The Kim government in Hue, meanwhile, was completely ineffectual. Widely perceived to be a vassal of the Japanese, its leading members were competent professionals—doctors, lawyers, professors—who faced near-impossible odds. Not only did they have to heed the wishes of the army of occupation; they also had to deal with the sorry state of the country’s infrastructure after years of war. Allied bombing had caused major damage to the railroads and halted most shipping. Even the basic task of getting governmental messages out from Hue to the provincial towns proved difficult and largely dependent on the goodwill of the Japanese, who controlled many of the roads. As for money, the government had no finances to speak of, and whatever revenues it managed to bring in, it had to turn over to the Japanese. As spring turned into summer and the certainty of Japan’s defeat in the war became more and more apparent, many members of Kim’s cabinet grasped the essential futility of their situation: The government was irrevocably linked to a hated occupier whose days were numbered.

IV

THE GROWING PRESENCE OF THE VIET MINH IN TONKIN WAS NOT
lost on American officials in the Pacific theater, who saw important implications for the war effort. The Japanese takeover had eradicated the French intelligence network in Indochina, these analysts knew, and also disrupted the activities of the Americans’ so-called GBT espionage unit (named after the last names of its three leaders), which during 1944 had produced a wealth of useful intelligence information.
34
Hence the potential utility of using the Viet Minh to assist Allied actions.
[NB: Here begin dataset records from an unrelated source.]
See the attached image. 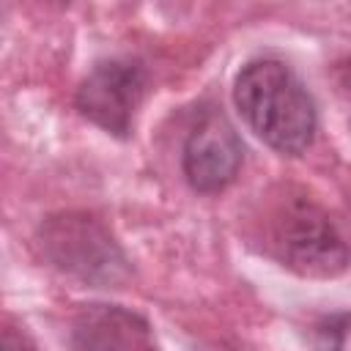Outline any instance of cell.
Returning <instances> with one entry per match:
<instances>
[{
	"mask_svg": "<svg viewBox=\"0 0 351 351\" xmlns=\"http://www.w3.org/2000/svg\"><path fill=\"white\" fill-rule=\"evenodd\" d=\"M266 247L302 277H337L351 263V244L337 222L304 197H291L271 211Z\"/></svg>",
	"mask_w": 351,
	"mask_h": 351,
	"instance_id": "obj_2",
	"label": "cell"
},
{
	"mask_svg": "<svg viewBox=\"0 0 351 351\" xmlns=\"http://www.w3.org/2000/svg\"><path fill=\"white\" fill-rule=\"evenodd\" d=\"M233 101L244 123L274 151L302 154L315 137V104L302 80L280 60L247 63L233 85Z\"/></svg>",
	"mask_w": 351,
	"mask_h": 351,
	"instance_id": "obj_1",
	"label": "cell"
},
{
	"mask_svg": "<svg viewBox=\"0 0 351 351\" xmlns=\"http://www.w3.org/2000/svg\"><path fill=\"white\" fill-rule=\"evenodd\" d=\"M38 241L52 266L82 282L115 285L126 277V255L110 230L88 214L49 217L38 230Z\"/></svg>",
	"mask_w": 351,
	"mask_h": 351,
	"instance_id": "obj_3",
	"label": "cell"
},
{
	"mask_svg": "<svg viewBox=\"0 0 351 351\" xmlns=\"http://www.w3.org/2000/svg\"><path fill=\"white\" fill-rule=\"evenodd\" d=\"M77 348H151V326L143 315L118 304H88L74 321Z\"/></svg>",
	"mask_w": 351,
	"mask_h": 351,
	"instance_id": "obj_6",
	"label": "cell"
},
{
	"mask_svg": "<svg viewBox=\"0 0 351 351\" xmlns=\"http://www.w3.org/2000/svg\"><path fill=\"white\" fill-rule=\"evenodd\" d=\"M241 140L230 121L211 110L203 112L200 121L192 126L186 145H184V176L192 189L203 195H217L233 184L241 167Z\"/></svg>",
	"mask_w": 351,
	"mask_h": 351,
	"instance_id": "obj_5",
	"label": "cell"
},
{
	"mask_svg": "<svg viewBox=\"0 0 351 351\" xmlns=\"http://www.w3.org/2000/svg\"><path fill=\"white\" fill-rule=\"evenodd\" d=\"M315 329H318L324 346H340V348L351 346V315H348V313L324 318Z\"/></svg>",
	"mask_w": 351,
	"mask_h": 351,
	"instance_id": "obj_7",
	"label": "cell"
},
{
	"mask_svg": "<svg viewBox=\"0 0 351 351\" xmlns=\"http://www.w3.org/2000/svg\"><path fill=\"white\" fill-rule=\"evenodd\" d=\"M145 69L134 60H101L77 88V110L107 134L126 137L145 96Z\"/></svg>",
	"mask_w": 351,
	"mask_h": 351,
	"instance_id": "obj_4",
	"label": "cell"
}]
</instances>
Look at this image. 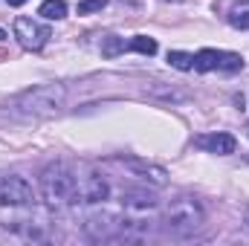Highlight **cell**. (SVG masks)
<instances>
[{
    "label": "cell",
    "mask_w": 249,
    "mask_h": 246,
    "mask_svg": "<svg viewBox=\"0 0 249 246\" xmlns=\"http://www.w3.org/2000/svg\"><path fill=\"white\" fill-rule=\"evenodd\" d=\"M64 102H67L64 84H35V87L18 93L6 107H9V113H15L20 119H41V116L58 113Z\"/></svg>",
    "instance_id": "6da1fadb"
},
{
    "label": "cell",
    "mask_w": 249,
    "mask_h": 246,
    "mask_svg": "<svg viewBox=\"0 0 249 246\" xmlns=\"http://www.w3.org/2000/svg\"><path fill=\"white\" fill-rule=\"evenodd\" d=\"M41 197L53 211H61L78 203L75 197V171L64 162H53L41 171Z\"/></svg>",
    "instance_id": "7a4b0ae2"
},
{
    "label": "cell",
    "mask_w": 249,
    "mask_h": 246,
    "mask_svg": "<svg viewBox=\"0 0 249 246\" xmlns=\"http://www.w3.org/2000/svg\"><path fill=\"white\" fill-rule=\"evenodd\" d=\"M203 223H206V209H203V203H200L197 197H188V194L174 197V200L165 206V211H162V226H165V232H171V235H177V238L194 235Z\"/></svg>",
    "instance_id": "3957f363"
},
{
    "label": "cell",
    "mask_w": 249,
    "mask_h": 246,
    "mask_svg": "<svg viewBox=\"0 0 249 246\" xmlns=\"http://www.w3.org/2000/svg\"><path fill=\"white\" fill-rule=\"evenodd\" d=\"M32 203H35V191L23 177H18V174L0 177V206L15 209V206H32Z\"/></svg>",
    "instance_id": "277c9868"
},
{
    "label": "cell",
    "mask_w": 249,
    "mask_h": 246,
    "mask_svg": "<svg viewBox=\"0 0 249 246\" xmlns=\"http://www.w3.org/2000/svg\"><path fill=\"white\" fill-rule=\"evenodd\" d=\"M75 197L78 203H105L107 200V183L99 171L81 168L75 171Z\"/></svg>",
    "instance_id": "5b68a950"
},
{
    "label": "cell",
    "mask_w": 249,
    "mask_h": 246,
    "mask_svg": "<svg viewBox=\"0 0 249 246\" xmlns=\"http://www.w3.org/2000/svg\"><path fill=\"white\" fill-rule=\"evenodd\" d=\"M244 67V58L238 53H223V50H200L194 55V70L197 72H212V70H226L235 72Z\"/></svg>",
    "instance_id": "8992f818"
},
{
    "label": "cell",
    "mask_w": 249,
    "mask_h": 246,
    "mask_svg": "<svg viewBox=\"0 0 249 246\" xmlns=\"http://www.w3.org/2000/svg\"><path fill=\"white\" fill-rule=\"evenodd\" d=\"M15 38L20 41V47L38 53L53 38V32H50V26H44V23H38L32 18H15Z\"/></svg>",
    "instance_id": "52a82bcc"
},
{
    "label": "cell",
    "mask_w": 249,
    "mask_h": 246,
    "mask_svg": "<svg viewBox=\"0 0 249 246\" xmlns=\"http://www.w3.org/2000/svg\"><path fill=\"white\" fill-rule=\"evenodd\" d=\"M122 209H124V214H130V217H148V214H154L160 209V203L148 191H127L122 197Z\"/></svg>",
    "instance_id": "ba28073f"
},
{
    "label": "cell",
    "mask_w": 249,
    "mask_h": 246,
    "mask_svg": "<svg viewBox=\"0 0 249 246\" xmlns=\"http://www.w3.org/2000/svg\"><path fill=\"white\" fill-rule=\"evenodd\" d=\"M122 165L124 168H130L136 177H142V180H148V183H154V185H165L168 183V171L160 168V165H154V162H145V159L127 157V159H122Z\"/></svg>",
    "instance_id": "9c48e42d"
},
{
    "label": "cell",
    "mask_w": 249,
    "mask_h": 246,
    "mask_svg": "<svg viewBox=\"0 0 249 246\" xmlns=\"http://www.w3.org/2000/svg\"><path fill=\"white\" fill-rule=\"evenodd\" d=\"M194 145H197V148H203V151L220 154V157L235 154V148H238V142H235V136H232V133H206V136H197V139H194Z\"/></svg>",
    "instance_id": "30bf717a"
},
{
    "label": "cell",
    "mask_w": 249,
    "mask_h": 246,
    "mask_svg": "<svg viewBox=\"0 0 249 246\" xmlns=\"http://www.w3.org/2000/svg\"><path fill=\"white\" fill-rule=\"evenodd\" d=\"M226 20L235 29H249V0H232L226 9Z\"/></svg>",
    "instance_id": "8fae6325"
},
{
    "label": "cell",
    "mask_w": 249,
    "mask_h": 246,
    "mask_svg": "<svg viewBox=\"0 0 249 246\" xmlns=\"http://www.w3.org/2000/svg\"><path fill=\"white\" fill-rule=\"evenodd\" d=\"M148 96H157V99H165V102H183V99H188L183 90H174L168 84H148Z\"/></svg>",
    "instance_id": "7c38bea8"
},
{
    "label": "cell",
    "mask_w": 249,
    "mask_h": 246,
    "mask_svg": "<svg viewBox=\"0 0 249 246\" xmlns=\"http://www.w3.org/2000/svg\"><path fill=\"white\" fill-rule=\"evenodd\" d=\"M124 50H133V53H142V55H157V41L148 38V35H136L124 44Z\"/></svg>",
    "instance_id": "4fadbf2b"
},
{
    "label": "cell",
    "mask_w": 249,
    "mask_h": 246,
    "mask_svg": "<svg viewBox=\"0 0 249 246\" xmlns=\"http://www.w3.org/2000/svg\"><path fill=\"white\" fill-rule=\"evenodd\" d=\"M38 15H44L47 20H61V18H67V3L64 0H44Z\"/></svg>",
    "instance_id": "5bb4252c"
},
{
    "label": "cell",
    "mask_w": 249,
    "mask_h": 246,
    "mask_svg": "<svg viewBox=\"0 0 249 246\" xmlns=\"http://www.w3.org/2000/svg\"><path fill=\"white\" fill-rule=\"evenodd\" d=\"M119 53H124V41L116 38V35H107L105 44H102V55H105V58H116Z\"/></svg>",
    "instance_id": "9a60e30c"
},
{
    "label": "cell",
    "mask_w": 249,
    "mask_h": 246,
    "mask_svg": "<svg viewBox=\"0 0 249 246\" xmlns=\"http://www.w3.org/2000/svg\"><path fill=\"white\" fill-rule=\"evenodd\" d=\"M168 64L174 67V70H183V72H188L191 67H194V55H188V53H168Z\"/></svg>",
    "instance_id": "2e32d148"
},
{
    "label": "cell",
    "mask_w": 249,
    "mask_h": 246,
    "mask_svg": "<svg viewBox=\"0 0 249 246\" xmlns=\"http://www.w3.org/2000/svg\"><path fill=\"white\" fill-rule=\"evenodd\" d=\"M107 6V0H81L78 3V15H90V12H102Z\"/></svg>",
    "instance_id": "e0dca14e"
},
{
    "label": "cell",
    "mask_w": 249,
    "mask_h": 246,
    "mask_svg": "<svg viewBox=\"0 0 249 246\" xmlns=\"http://www.w3.org/2000/svg\"><path fill=\"white\" fill-rule=\"evenodd\" d=\"M26 0H9V6H23Z\"/></svg>",
    "instance_id": "ac0fdd59"
},
{
    "label": "cell",
    "mask_w": 249,
    "mask_h": 246,
    "mask_svg": "<svg viewBox=\"0 0 249 246\" xmlns=\"http://www.w3.org/2000/svg\"><path fill=\"white\" fill-rule=\"evenodd\" d=\"M3 38H6V32H3V29H0V41H3Z\"/></svg>",
    "instance_id": "d6986e66"
},
{
    "label": "cell",
    "mask_w": 249,
    "mask_h": 246,
    "mask_svg": "<svg viewBox=\"0 0 249 246\" xmlns=\"http://www.w3.org/2000/svg\"><path fill=\"white\" fill-rule=\"evenodd\" d=\"M247 226H249V211H247Z\"/></svg>",
    "instance_id": "ffe728a7"
},
{
    "label": "cell",
    "mask_w": 249,
    "mask_h": 246,
    "mask_svg": "<svg viewBox=\"0 0 249 246\" xmlns=\"http://www.w3.org/2000/svg\"><path fill=\"white\" fill-rule=\"evenodd\" d=\"M174 3H177V0H174Z\"/></svg>",
    "instance_id": "44dd1931"
}]
</instances>
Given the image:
New directives from Washington gave these U.S. units more flexibility, allowing them to seek cooperation with any and all resistance groups provided that such actions did not interfere with planned operations.
35

Thus it was that Captain Charles Fenn of the Office of Strategic Services (OSS), the principal U.S. wartime intelligence agency, sought out meetings with Ho Chi Minh in Kunming in southern China. Fenn, a London-born former Marine Corps officer who would go on to write plays and novels as well as a respected biography of Ho, headed OSS operations for Indochina from headquarters in Kunming. There he heard about Ho’s organization and about Ho’s role in helping locate downed American pilots and providing intelligence on Japanese troop movements. Moreover, Fenn knew, Ho sometimes dropped by the Office of War Information facility in the city to read the
Encyclopedia Americana
and
Time
magazine. A face-to-face encounter seemed in order, Fenn determined.